• _WHAT IS BEING ASKED_: Rewrite the records below, changing every "gold ornament" to "brass ornament" and keeping everything else the same. Leave out the pictures.

• _THE DATA_:

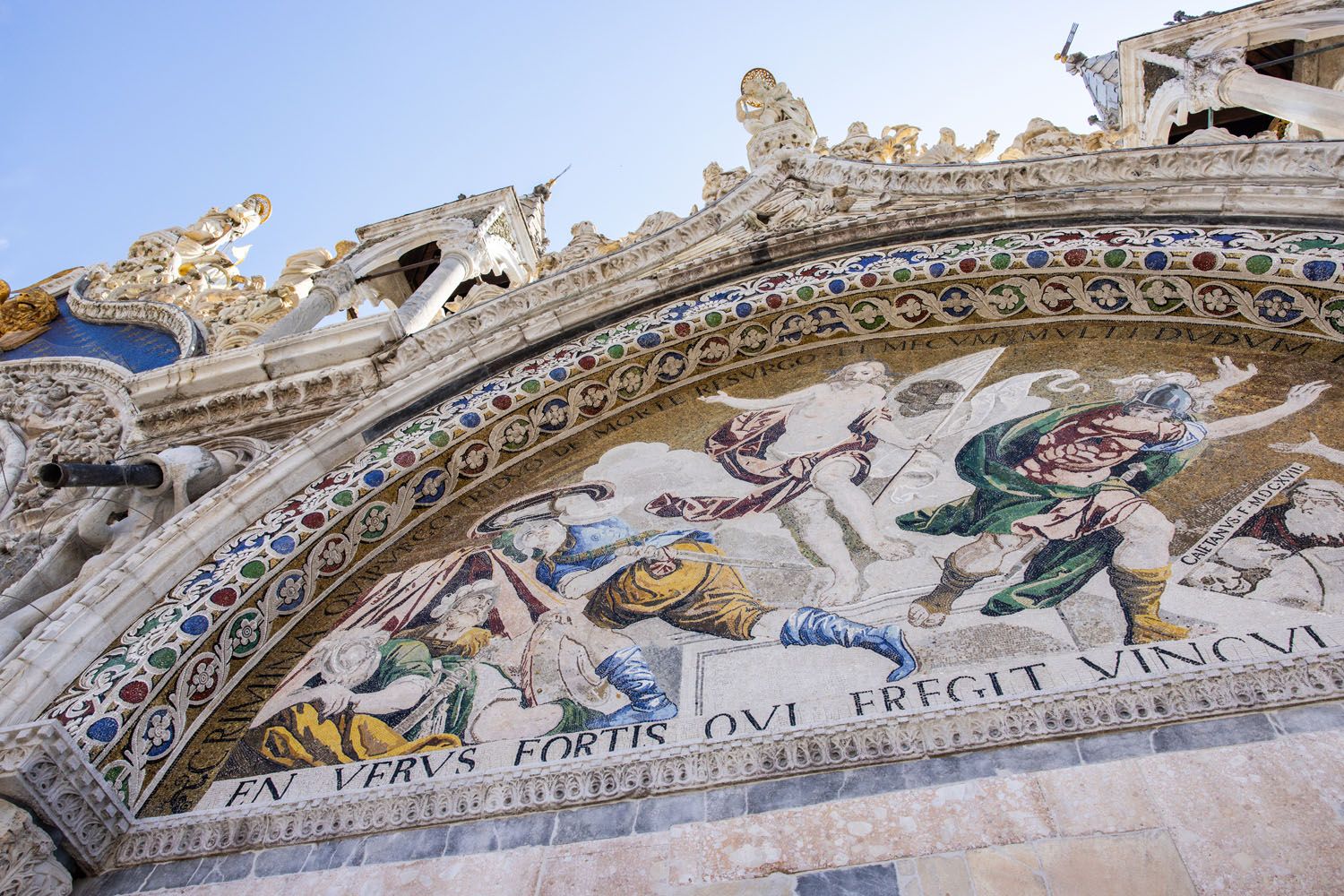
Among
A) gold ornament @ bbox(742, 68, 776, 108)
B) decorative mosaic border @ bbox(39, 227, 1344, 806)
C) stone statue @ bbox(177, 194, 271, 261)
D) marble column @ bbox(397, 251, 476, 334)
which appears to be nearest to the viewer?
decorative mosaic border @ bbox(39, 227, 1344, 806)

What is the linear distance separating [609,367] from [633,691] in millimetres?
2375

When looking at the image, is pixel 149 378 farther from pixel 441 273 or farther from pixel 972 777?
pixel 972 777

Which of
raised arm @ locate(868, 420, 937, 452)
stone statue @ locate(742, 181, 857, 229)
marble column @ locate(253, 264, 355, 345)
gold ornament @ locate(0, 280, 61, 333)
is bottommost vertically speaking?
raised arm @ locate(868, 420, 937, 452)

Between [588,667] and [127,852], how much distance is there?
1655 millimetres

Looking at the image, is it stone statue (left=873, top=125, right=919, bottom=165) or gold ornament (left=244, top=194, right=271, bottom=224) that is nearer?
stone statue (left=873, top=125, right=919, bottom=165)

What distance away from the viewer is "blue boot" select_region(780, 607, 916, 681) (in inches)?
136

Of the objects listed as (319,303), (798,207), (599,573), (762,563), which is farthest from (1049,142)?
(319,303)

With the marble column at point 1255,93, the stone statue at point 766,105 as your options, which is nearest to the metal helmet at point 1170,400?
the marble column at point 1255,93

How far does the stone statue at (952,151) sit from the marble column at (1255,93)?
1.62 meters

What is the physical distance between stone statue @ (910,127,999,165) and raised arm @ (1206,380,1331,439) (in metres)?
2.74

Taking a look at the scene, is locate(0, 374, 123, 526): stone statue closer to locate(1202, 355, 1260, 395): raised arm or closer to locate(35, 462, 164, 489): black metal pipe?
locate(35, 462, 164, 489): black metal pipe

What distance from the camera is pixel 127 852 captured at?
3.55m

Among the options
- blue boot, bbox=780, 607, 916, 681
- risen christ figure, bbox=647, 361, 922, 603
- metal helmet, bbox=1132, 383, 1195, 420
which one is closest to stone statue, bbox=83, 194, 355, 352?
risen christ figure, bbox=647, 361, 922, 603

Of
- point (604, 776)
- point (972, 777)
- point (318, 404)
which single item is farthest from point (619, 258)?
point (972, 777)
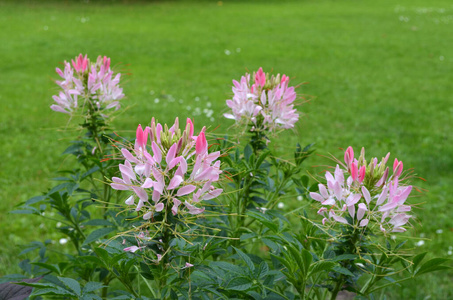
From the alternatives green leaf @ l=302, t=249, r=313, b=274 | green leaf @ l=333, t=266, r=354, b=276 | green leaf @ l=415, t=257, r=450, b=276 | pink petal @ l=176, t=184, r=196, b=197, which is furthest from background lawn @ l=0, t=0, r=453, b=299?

• _COMPLETE OUTPUT_:
Among
A) brass ornament @ bbox(742, 68, 776, 108)
B) decorative mosaic border @ bbox(39, 227, 1344, 806)
C) stone statue @ bbox(177, 194, 271, 261)
D) marble column @ bbox(397, 251, 476, 334)
which appears to be nearest to the viewer?
decorative mosaic border @ bbox(39, 227, 1344, 806)

What is the linear distance separating [609,367] from [633,691] in millimetres?
2375

When looking at the image, is pixel 149 378 farther from pixel 441 273 or farther from pixel 972 777?
pixel 972 777

Which of
raised arm @ locate(868, 420, 937, 452)
stone statue @ locate(742, 181, 857, 229)
marble column @ locate(253, 264, 355, 345)
brass ornament @ locate(0, 280, 61, 333)
is bottommost vertically speaking?
raised arm @ locate(868, 420, 937, 452)

Between [588,667] and [127,852], how much distance is there?
1655 millimetres

Looking at the image, is it stone statue (left=873, top=125, right=919, bottom=165) or brass ornament (left=244, top=194, right=271, bottom=224) that is nearer?
stone statue (left=873, top=125, right=919, bottom=165)

What distance away from the viewer is "blue boot" select_region(780, 607, 916, 681) (in inches)?
136

Of the objects listed as (319,303), (798,207), (599,573), (762,563), which is farthest from (1049,142)?
(319,303)

With the marble column at point 1255,93, the stone statue at point 766,105 as your options, which is nearest to the metal helmet at point 1170,400?
the marble column at point 1255,93

How far does the stone statue at (952,151) sit from the marble column at (1255,93)?
1.62 meters

What is the physical distance between stone statue @ (910,127,999,165) and raised arm @ (1206,380,1331,439) (in metres)?
2.74

Taking a look at the scene, is locate(0, 374, 123, 526): stone statue closer to locate(1202, 355, 1260, 395): raised arm or closer to locate(35, 462, 164, 489): black metal pipe?
locate(35, 462, 164, 489): black metal pipe

What distance from the camera is pixel 127 852 captured at?
3.55m

Among the options
- blue boot, bbox=780, 607, 916, 681
- risen christ figure, bbox=647, 361, 922, 603
- metal helmet, bbox=1132, 383, 1195, 420
which one is closest to stone statue, bbox=83, 194, 355, 352?
risen christ figure, bbox=647, 361, 922, 603

Of
- point (604, 776)
- point (972, 777)
- point (318, 404)
which single item is farthest from point (619, 258)?
point (972, 777)
From the alternatives green leaf @ l=302, t=249, r=313, b=274 | green leaf @ l=333, t=266, r=354, b=276 | green leaf @ l=415, t=257, r=450, b=276 | pink petal @ l=176, t=184, r=196, b=197, which is furthest from background lawn @ l=0, t=0, r=453, b=299?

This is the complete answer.